Page excerpt START

Bold Trio of Movies Adds Nuance to LGBTQ Discussion
THE SANTA CLARA
May 14, 2015
Gangsters can be gay too. Santa Clara’s first ever Queer Film Festival premiered this week to tell unconventional stories.
“We wanted to put on a program that highlights the varied experiences of LGBTQ people, especially LGBTQ people of color, because it’s a side we rarely get to see,” said organizer Kirby Nguyen.
Hosted by the Rainbow Resource Center and the Office for Multicultural Learning, the event opened on Monday night with “Homeboy,” directed and produced by Dino Dinco. The film is an eye-opening documentary that examines the lives of six gay men who used to be gang members. It took eleven years to make and was inspired by Dinco’s upbringing in Los Angeles during the late 1980s and early 1990s.
“Gang violence was everywhere,” Dinco said. “It was hyper-violent and hyper-masculine. There was a culture of fear in the streets.”

Page excerpt END
Information START

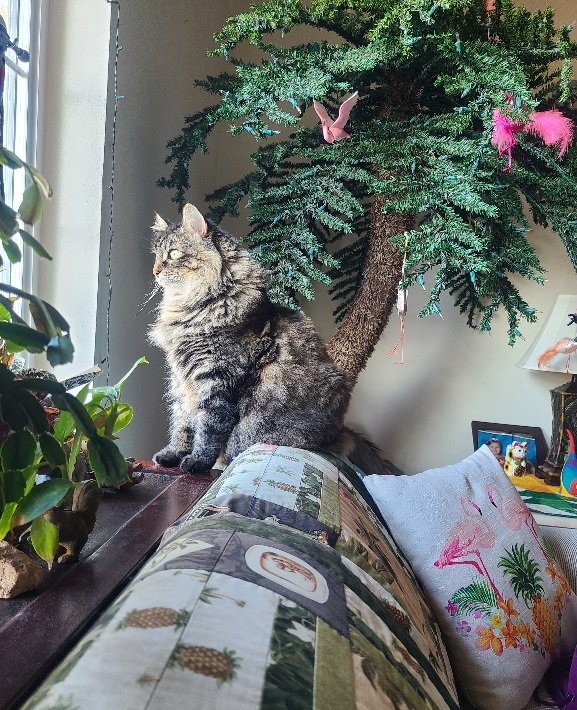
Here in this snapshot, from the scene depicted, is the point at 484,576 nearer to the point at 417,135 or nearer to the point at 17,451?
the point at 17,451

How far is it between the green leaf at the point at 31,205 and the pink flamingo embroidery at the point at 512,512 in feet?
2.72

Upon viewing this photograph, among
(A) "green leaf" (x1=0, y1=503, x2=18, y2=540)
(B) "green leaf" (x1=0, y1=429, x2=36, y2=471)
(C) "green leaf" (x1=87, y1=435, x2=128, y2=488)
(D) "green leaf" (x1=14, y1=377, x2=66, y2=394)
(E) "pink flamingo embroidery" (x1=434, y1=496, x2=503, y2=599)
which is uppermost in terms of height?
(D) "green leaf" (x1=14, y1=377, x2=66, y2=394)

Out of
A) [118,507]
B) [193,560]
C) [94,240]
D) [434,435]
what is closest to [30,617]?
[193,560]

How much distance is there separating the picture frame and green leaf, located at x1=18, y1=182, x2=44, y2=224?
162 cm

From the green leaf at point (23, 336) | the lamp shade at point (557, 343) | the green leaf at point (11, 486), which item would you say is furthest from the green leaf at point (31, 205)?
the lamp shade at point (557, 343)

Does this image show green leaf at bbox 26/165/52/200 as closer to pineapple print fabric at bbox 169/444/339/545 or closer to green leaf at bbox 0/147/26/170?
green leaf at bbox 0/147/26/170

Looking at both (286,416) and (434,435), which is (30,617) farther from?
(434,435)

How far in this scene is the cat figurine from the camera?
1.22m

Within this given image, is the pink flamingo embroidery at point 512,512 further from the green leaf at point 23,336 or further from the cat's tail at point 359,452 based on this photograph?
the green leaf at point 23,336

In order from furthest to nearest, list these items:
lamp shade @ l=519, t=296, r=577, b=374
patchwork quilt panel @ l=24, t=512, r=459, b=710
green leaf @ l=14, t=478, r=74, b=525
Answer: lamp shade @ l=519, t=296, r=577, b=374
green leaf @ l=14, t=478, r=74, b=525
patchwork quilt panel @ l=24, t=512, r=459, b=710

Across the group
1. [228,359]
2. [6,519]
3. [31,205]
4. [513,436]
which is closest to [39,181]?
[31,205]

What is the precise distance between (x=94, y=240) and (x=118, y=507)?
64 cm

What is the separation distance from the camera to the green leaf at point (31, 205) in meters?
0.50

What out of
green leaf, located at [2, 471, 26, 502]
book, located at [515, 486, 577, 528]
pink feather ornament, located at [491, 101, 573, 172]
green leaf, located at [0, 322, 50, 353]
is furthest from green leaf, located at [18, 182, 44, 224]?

Information END

» Tasks and exercises:
a - In the article about Santa Clara's Queer Film Festival, why did the organizers want a program that highlights the varied experiences of LGBTQ people, especially LGBTQ people of color?
b - Reproduce the part of the Queer Film Festival article starting with "Bold Trio of" and going on through "and early 1990s.".
c - Pick up the article on Santa Clara's Queer Film Festival after its last sentence and keep writing it.

» Answers in order:
a - Organizer Kirby Nguyen said they wanted to highlight those experiences because it is a side people rarely get to see.

b -
Bold Trio of Movies Adds Nuance to LGBTQ Discussion
THE SANTA CLARA
May 14, 2015
Gangsters can be gay too. Santa Clara’s first ever Queer Film Festival premiered this week to tell unconventional stories.
“We wanted to put on a program that highlights the varied experiences of LGBTQ people, especially LGBTQ people of color, because it’s a side we rarely get to see,” said organizer Kirby Nguyen.
Hosted by the Rainbow Resource Center and the Office for Multicultural Learning, the event opened on Monday night with “Homeboy,” directed and produced by Dino Dinco. The film is an eye-opening documentary that examines the lives of six gay men who used to be gang members. It took eleven years to make and was inspired by Dinco’s upbringing in Los Angeles during the late 1980s and early 1990s.

c -
Because gangster culture is based on machismo, many of the men in the film were forced to suppress their homosexuality until well into their 20s. Dinco’s film was a chance for self-expression that these men are rarely afforded.
“These are people who are rendered invisible,” Dinco said. “There’s a lack of representation.”
He recruited men for his film by posting flyers above the urinals in L.A.-area gay bars. After shooting over 50 hours of footage, Dinco was able to whittle it down to a 56 minute film consisting mainly of interviews. The men were captivating and vulnerable as they shared stories regarding everything from gay sex to tattoo removal.
One particularly interesting story was told by Cisco Rios, a former gangster who came out to his family during a backyard barbeque. After years of hiding his true identity, Rios rejected the “homeboy” lifestyle and embraced his homosexuality.
“You can’t [gang]bang and be gay,” Rios said.
In all, “Homeboy” is a revealing documentary with a touch of humor that explores what it means to be marginalized among the marginalized.
The festival continued with “Pariah” yesterday, written and directed by Dee Rees. It is the story of Alike, an African-American teenager who struggles with her identity as a lesbian. The film premiered in 2011 at the Sundance Film Festival, where it won the “Excellence in Cinematography Award.”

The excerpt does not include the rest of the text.